Hacia adelante
Lo más difícil de la vida es no perderse. No hay que confundir perderse con equivocarse: no equivocarse es imposible y si tenemos la fortuna de vivir lo suficiente es seguro que acabaremos por equivocarnos bastante. Pero extraviarse resulta mucho peor, porque cuando alguien se extravía ni siquiera sabe en qué dirección ha de echarse a andar y aunque lo haga con la mejor voluntad corre el riesgo de acabar haciéndolo en círculos como dicen en las películas que les sucede a los viajeros que se extravían en el desierto.
Con frecuencia he tenido la sensación de que, además de equivocarme mucho y muy fuerte, he andado toda la vida medio extraviado en este extraño mundo que me ha tocado vivir, como si mi destino fuera recorrer una de esas líneas de tren abandonadas que ya no llevan a ninguna parte, pero que todavía serpentean lejos de las autopistas y los caminos principales y que aún conservan el eco de antiguos pasajeros que fuman en pipa y de mujeres de ojos negros que contemplan el paisaje a través de los cristales y que traen aprendida esa lección del cuaderno de la vida que dice que para ser feliz es mejor no preguntarse porqué.

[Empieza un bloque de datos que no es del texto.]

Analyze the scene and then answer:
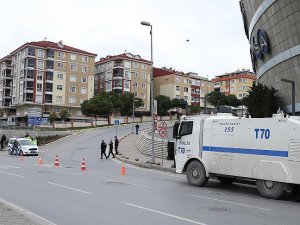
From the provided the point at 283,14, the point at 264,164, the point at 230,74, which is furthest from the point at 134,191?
the point at 230,74

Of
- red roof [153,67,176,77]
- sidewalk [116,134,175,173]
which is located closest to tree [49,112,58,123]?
sidewalk [116,134,175,173]

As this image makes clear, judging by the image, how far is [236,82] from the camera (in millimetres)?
142750

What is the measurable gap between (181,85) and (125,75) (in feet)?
59.7

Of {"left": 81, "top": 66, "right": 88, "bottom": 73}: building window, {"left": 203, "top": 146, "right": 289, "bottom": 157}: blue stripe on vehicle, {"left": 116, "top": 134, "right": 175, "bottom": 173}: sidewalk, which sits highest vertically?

Me encantaría retroceder en el tiempo y ser capaz de arreglar todas las cosas que alguna vez no hice como hubiera debido. Pero la relación de asuntos a enmendar sería inagotable y, además, el universo es un animal sin dientes que muerde los huesos hasta el tuétano y que, poco a poco, segundo a segundo, casi de puntillas, va centrifugando hacia el espacio exterior del olvido los recuerdos, los afectos, las canciones y los sueños y por eso el viajero no tiene otro remedio que aguardar a que amanezca mañana con la esperanza de que el sol se cuele una vez más por la persiana y, entonces, una vez más, seguir adelante, siempre adelante, siempre hacia la luz, siempre hacia la vida.